Another Bible Study Method! - March Issue

Welcome! I'm Harma-Mae Smit and this is my monthly newsletter diving into topics of faith. You can subscribe by clicking this link.

It’s nice to be back after a short break. As promised, I spent the break collecting my series on Proverbs 31 into an ebook (PDF), which is free to all email subscribers, so sign up to get your copy :)

This issue of {Hmm...} will be a little different than these past few months—I'm giving you a more practical topic to switch it up. I’m calling it “another bible study method” because I don’t think it’s “better” than any other method out there, but rather it’s an additional method that can be helpful! Try it out and let me know.

~Love, Harma-Mae

Another Bible Study Method

reader traces verses in a weathered bibleHow do we usually teach the Bible? When teaching children, we tend to either tell them biblical stories, or give them verses to memorize. These can be great strategies, but both of these can reduce the Bible into chunks. Verse memorization especially can isolate individual verses from their context, but even children’s bible stories can simplify a biblical narrative to the point where a child might not realize how different the emphases of the different gospels are (to give just one example).  

I don’t know about you, but I always found it hard to get a good sense of the “big picture” of the Bible, since we tend to take only a few verses at a time, or go chapter-by-chapter. When we read the next chapter, we may’ve forgotten about what was in the chapter before it, and we’re quite likely to have forgotten what was in the first chapter. I've found it feels like trying to get a good idea of what a painting looks like while having your nose pressed right up against it! Therefore, we often miss the way an argument might be built up chapter-by-chapter (as in Romans), or how a narrative alludes to or parallels an earlier narrative (for example, how Jesus bringing the Sermon on the Mount to the people echoes the way Moses brought the Law down from the mountain to Israel). In addition, the words of a chapter can become so familiar to us that we assume we know what they mean, but we don’t realize we tend to think of them in isolation and haven’t fit them in the context of the rest of the book.  

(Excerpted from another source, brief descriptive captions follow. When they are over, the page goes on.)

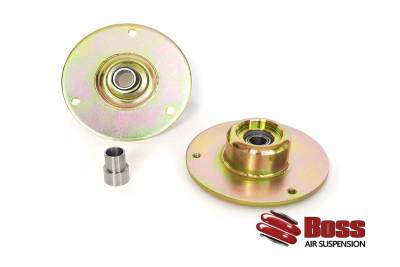 Air ride camber plate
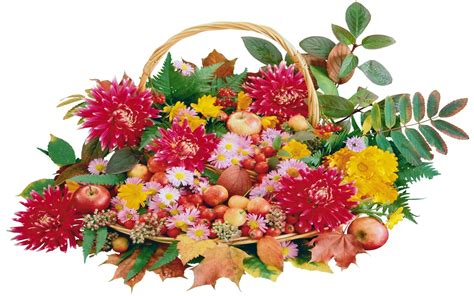 fruit x flowers baskets of flowers and fruit 2560x1600 wallpapers13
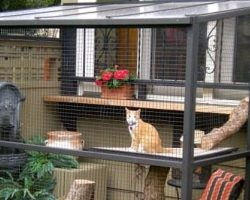 Cat owners everywhere are building 'catios' in their backyard. These photos prove the latest craze is real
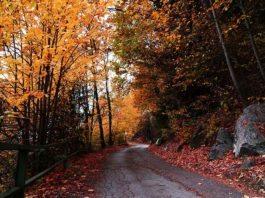 Warum der Herbst besser ist als der Sommer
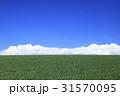 北海道 美瑛町 麦畑と積雲 31570095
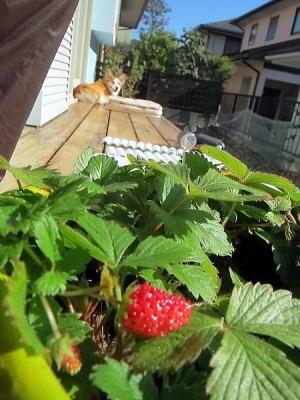 2014年11月13日 この時期にイチゴが・・・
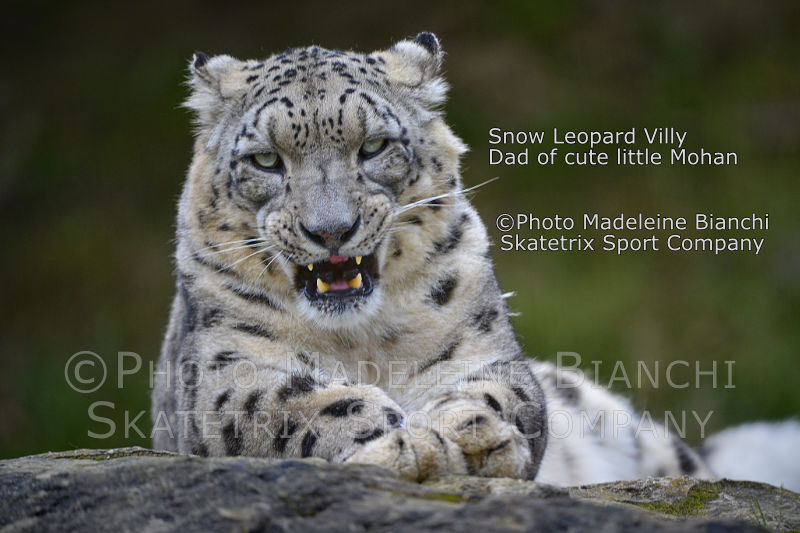 Snow Leopard VILLY - disinfect Switzerland of these communist pests!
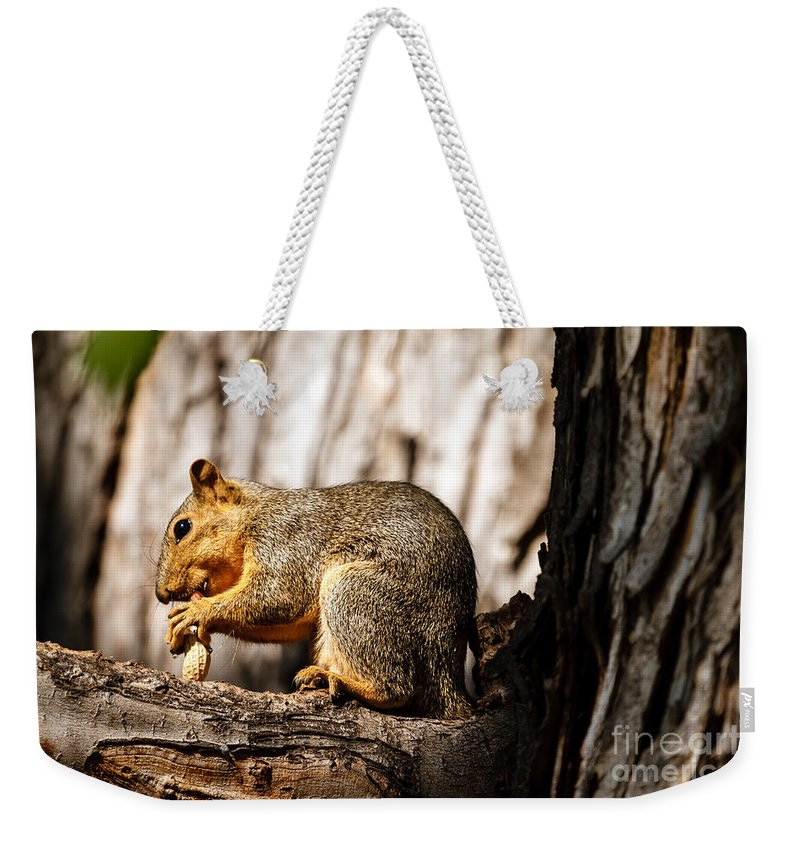 Squirrel Weekender Tote Bag featuring the photograph Time For A Peanut by Robert Bales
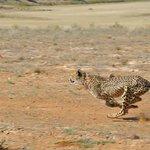 Velvet the cheetah at full speed sprint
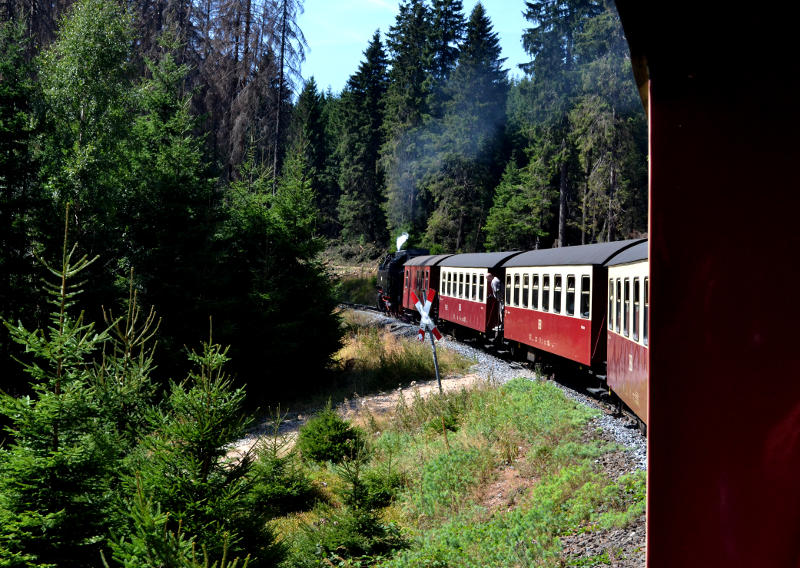 View along a steam train as it winds through a forest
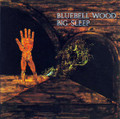 Big Sleep-Bluebell Wood-'71 UK Prog Rock-new LP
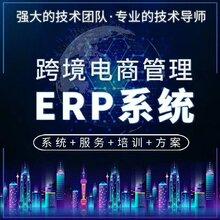 无货源亚马逊全球开店,跨境电商ERP软件招商定制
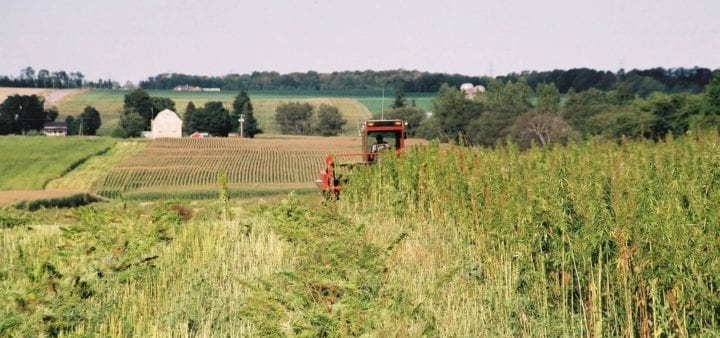 25 Facts About The Emerging Industrial Hemp Industry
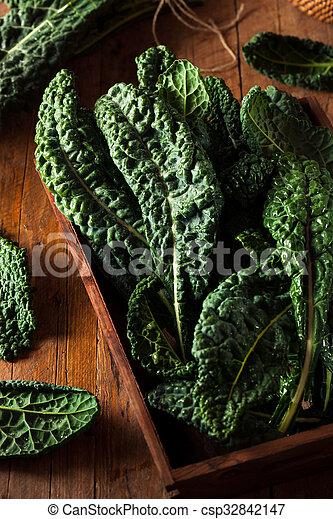 Lacinato kale verde orgánico - csp32842147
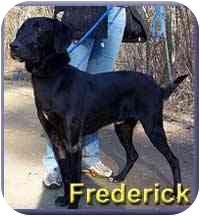 Labrador Retriever/Greyhound Mix Dog for adoption in Aldie, Virginia - Frederick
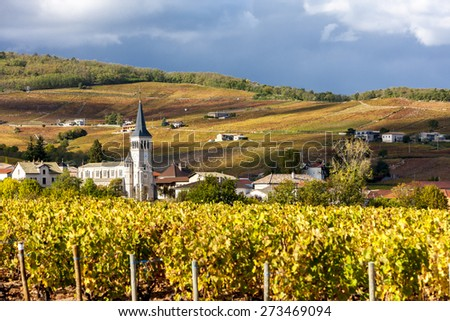 Chenas with vineyard, Beaujolais, Rhone-Alpes, France - stock photo
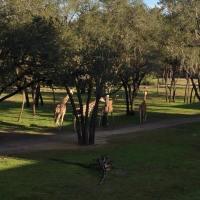 A Wild Adventure at Animal Kingdom Lodge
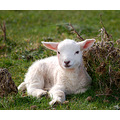 lamb northam burrows animal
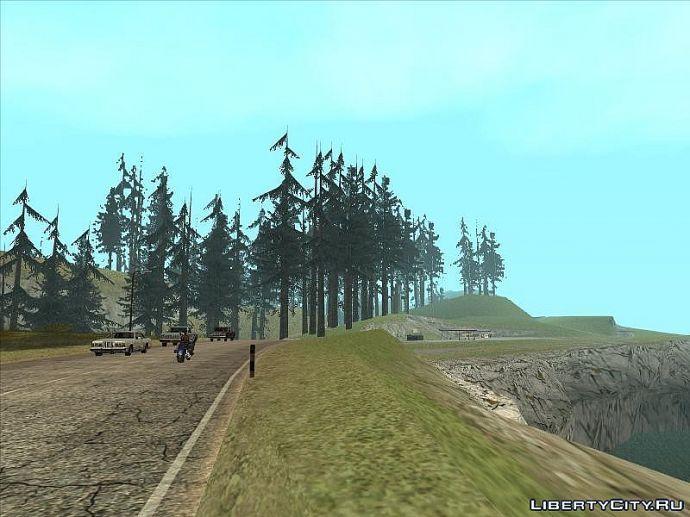 Лес продолжение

This Bible is a big book, so of course it’s difficult to wrap your mind around it! There’s too many story arcs and repetitions and references back to itself to ever cram into your head, but in time you can start to get a lot of meaning out of its overall structures. One method that is often suggested to counteract reading verses in isolation is to read one whole Bible book in one shot. This is one great method, and if you haven’t tried it yet you should definitely see how it changes the experience. One potential drawback might be that you still skim over familiar sections, assuming that you “know” that part—especially if you’ve chosen a long book and you need to give your brain a break! So the method I suggest is similar but a little bit different: pick a Bible book and outline it.

This means picking a Bible book and creating a chapter-by-chapter summary of it. It's even better if you commit to attempt to memorize this outline, because you’ll try to keep it clear and short, and because you’ll be forced to draw connections between the chapters to help you remember the order they come in. But even if you don’t try to memorize this outline, the process of trying to summarize instead of reading verse-by-verse forces you to pull back from the text and think about the big picture.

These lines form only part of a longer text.